Influenciadores que tiveram suas redes sociais suspensas pelo ministro do Supremo Tribunal Federal (STF) Alexandre de Moraes por divulgação de discursos considerados antidemocráticos têm se refugiado no Rumble, uma plataforma de vídeos autointitulada “imune à cultura do cancelamento”. Nesta rede, eles mantêm a produção de conteúdos, que são disparados em aplicativos de mensagens, e intensificam o diálogo com apoiadores.
Os perfis, na maioria, são de apoiadores de Jair Bolsonaro – como os jornalistas Paulo Figueiredo e Rodrigo Constantino, o blogueiro Allan dos Santos, foragido da Justiça brasileira, e o podcaster Bruno Aiub, conhecido como Monark. Relatório do terceiro trimestre de 2022 da empresa aponta que 71 milhões de pessoas no mundo acessam o site – 57 milhões nos EUA e no Canadá.
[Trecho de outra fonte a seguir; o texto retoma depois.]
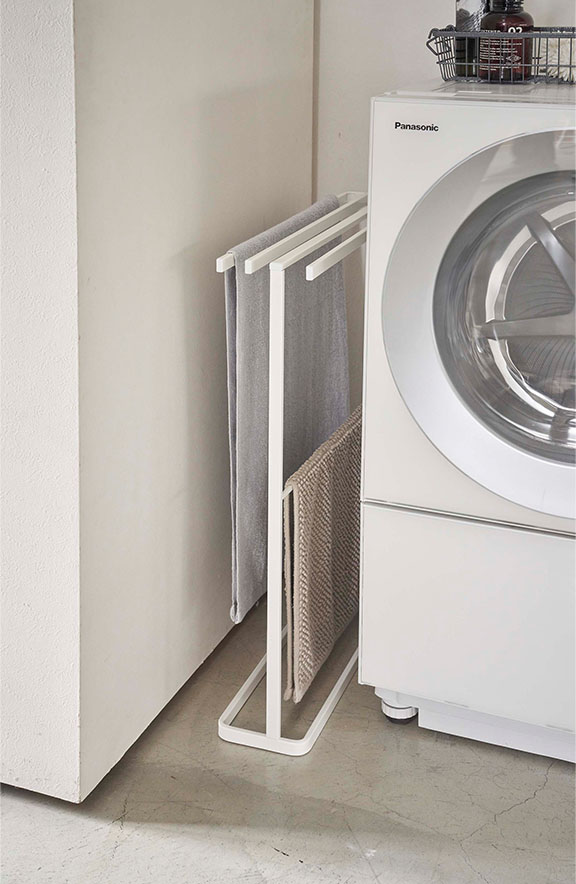 横から掛けられるバスタオルハンガー タワー スリム ホワイト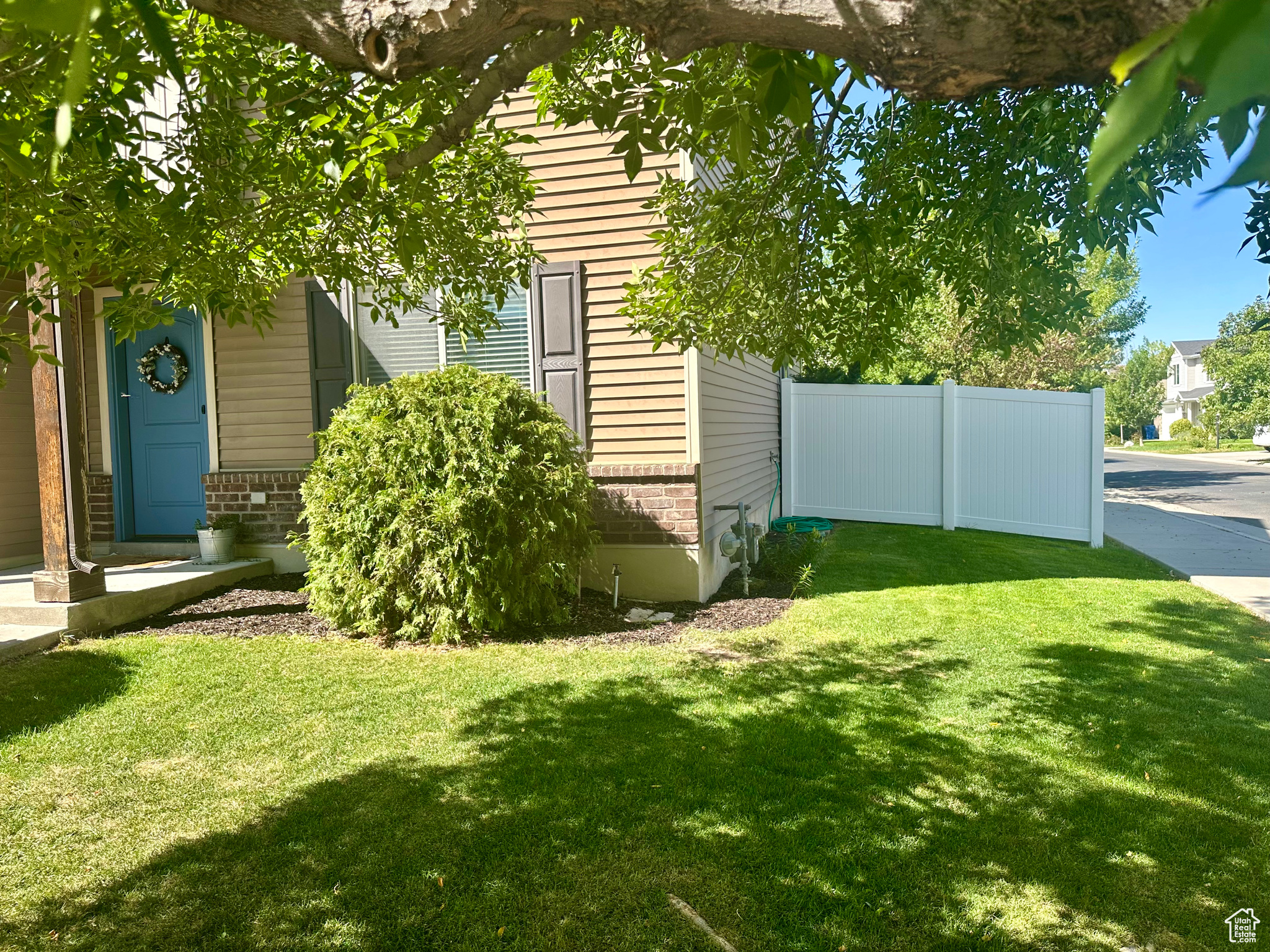 ASHBURY COURT - Residential
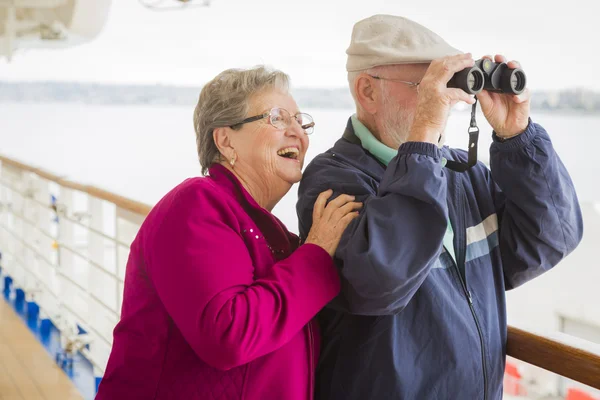 Casal sênior desfrutando do convés de um navio de cruzeiro — Fotografia de Stock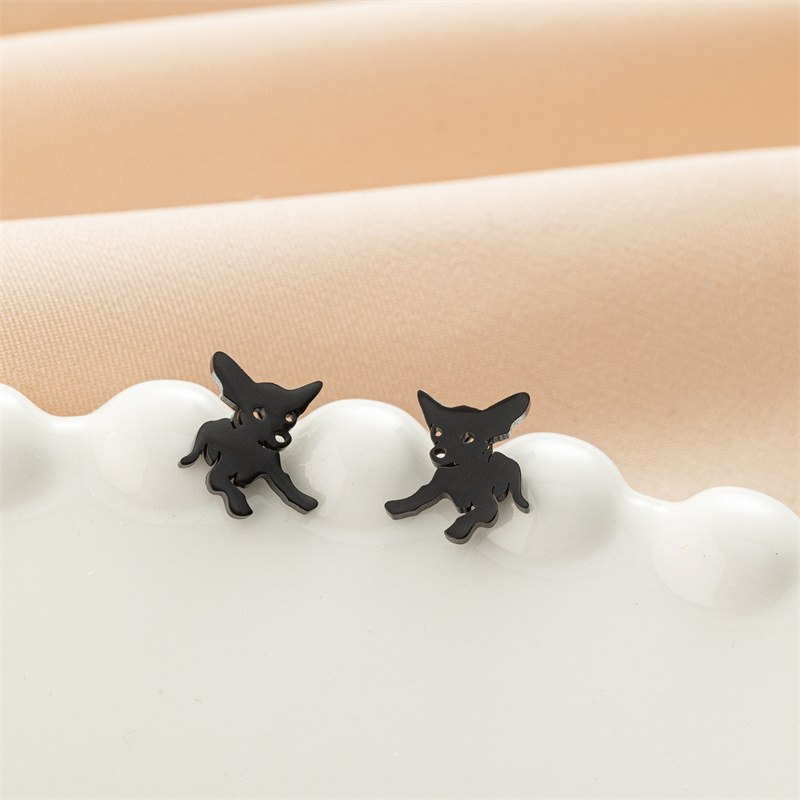 1 Pair Sweet Simple Style Artistic Dog Polishing 304 Stainless Steel 18K Gold Plated Ear Studs display picture 4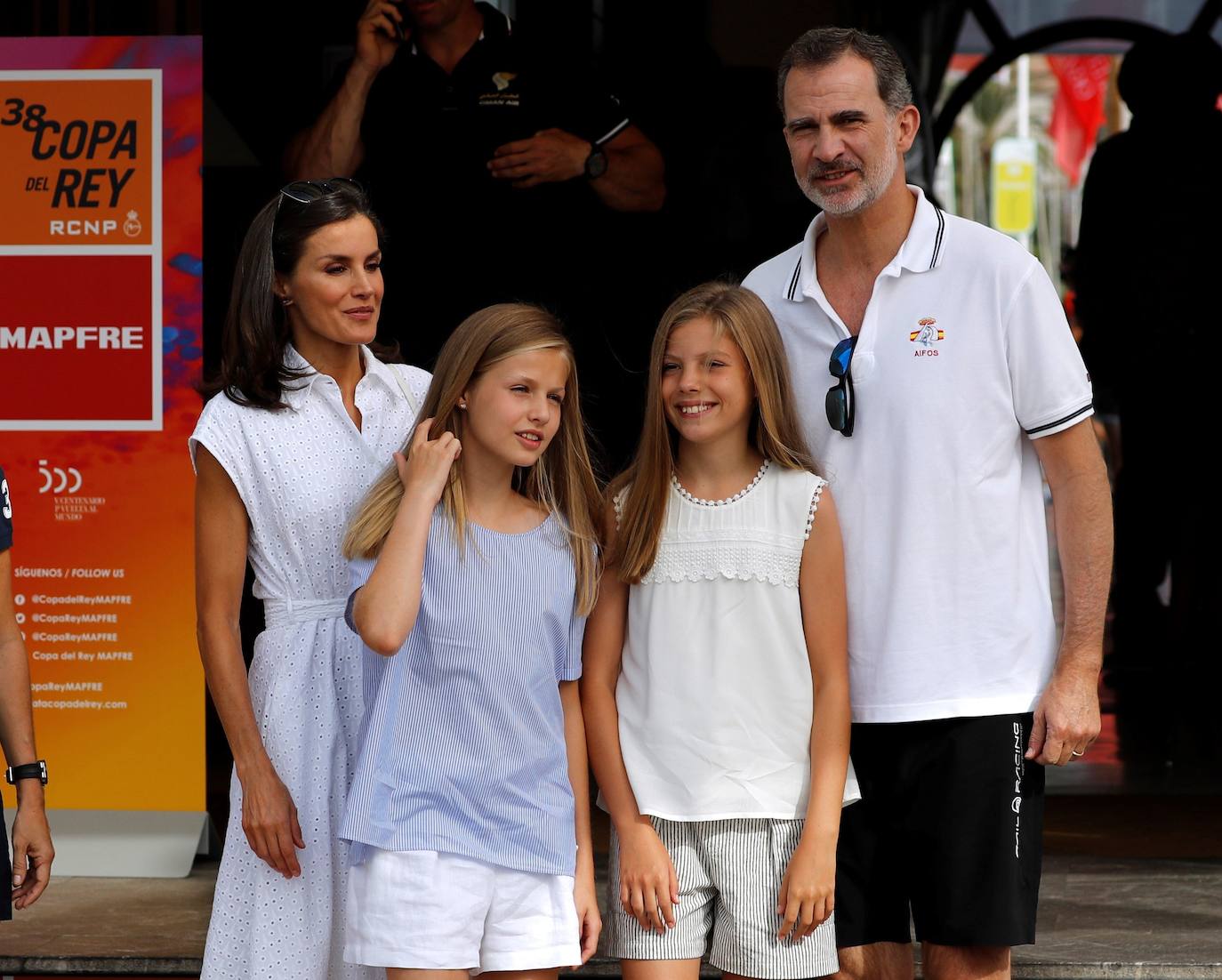 El rey Felipe VI, la reina Doña Letizia, la princesa de Asturias, Leonor y la infanta Sofía inician sus vacaciones en Palma de Mallorca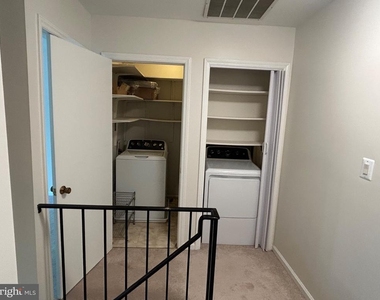 6001 Rabbit Court - Photo Thumbnail 11
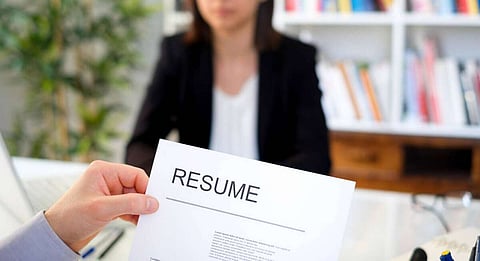 تشمل وظائف مديري المنازل ومربيات الحيوانات الأليفة ومدربين للامتناع عن الكحول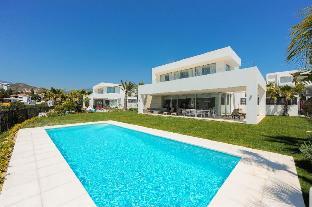 New signature Luxury Villa private pool,see view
O Rumble já foi mencionado em decisão do Supremo, de 11 de janeiro, que pedia o bloqueio da conta de Monark – ordem desobedecida pela plataforma. O podcaster fez parte da primeira iniciativa de expansão da rede no Brasil, quando a empresa firmou, em março do ano passado, contrato de exclusividade com ele e com o influenciador de esquerda Reginaldo Ferreira da Silva, o Ferréz, para publicar vídeos no site.
Monark é um dos mais ativos na rede, na qual critica o Judiciário e reclama de “censura”. Diz com frequência que o Brasil está sob “ditadura”. “A China é mais democrática do que o Brasil. Lá, pelo menos, um cara não decide tudo”, afirmou ele durante live no dia 23, em uma referência a Moraes.
Durante os atos do dia 8 de janeiro, Monark afirmou ter “simpatia” pelos radicais. “Esse nosso Estado é uma ditadura nefasta e autoritária.” Horas depois, ele condenou as ações, mas isso não impediu que tivesse as contas suspensas. A reportagem procurou Monark, mas não obteve resposta.
A negociação de Monark com o Rumble foi intermediada pelo jornalista americano radicado no Brasil Glenn Greenwald, que também tem um canal na plataforma. Glenn, que passou a criticar as decisões de Moraes, virou alvo da esquerda. O jornalista entrevistou Monark em seu canal e afirmou que o Brasíl passa por um “regime de censura.”
No dia 6, Allan dos Santos publicou um episódio do seu podcast Guerra da Informação que não teve sua participação, mas de dois outros apresentadores. Um deles fala que é uma “questão de tempo” para uma convulsão social no Brasil. “Não vai demorar muito para todos nós vermos o resultado de toda essa pressão sobre o povo brasileiro, sobre a sociedade e também, pasmem, sobre os militares”, diz o locutor.
O mesmo conteúdo também está no ar no Spotify, a maior plataforma de reprodução de músicas e podcasts do mundo. A empresa não respondeu à reportagem.
Divergência
Para especialistas, a ausência de restrições mais rígidas da plataforma atrai influenciadores. “As grandes plataformas passaram a tomar medidas incômodas; as pequenas não respeitam”, disse o diretor executivo do InternetLab, Francisco Brito Cruz. “Se o Rumble receber uma ordem judicial brasileira e não cumprir, não é uma questão de querer ou não. Ele não pode fazer isso. Pode-se discutir, questionar a decisão, mas não pode descumprir.”
Já na avaliação do advogado André Marsiglia, as suspensões de Moraes podem configurar “censura prévia”. “Entendo que suspender um perfil é censura prévia porque é impedir uma pessoa de se manifestar no futuro. Não existe um ilícito futuro, um ilícito que não aconteceu”, disse.
Cruz defendeu a adoção de ações preventivas para evitar episódios como o ataque do dia 8. Telegram e Rumble não responderam. O Supremo não quis comentar. Allan dos Santos, Constantino e Figueiredo não foram localizados.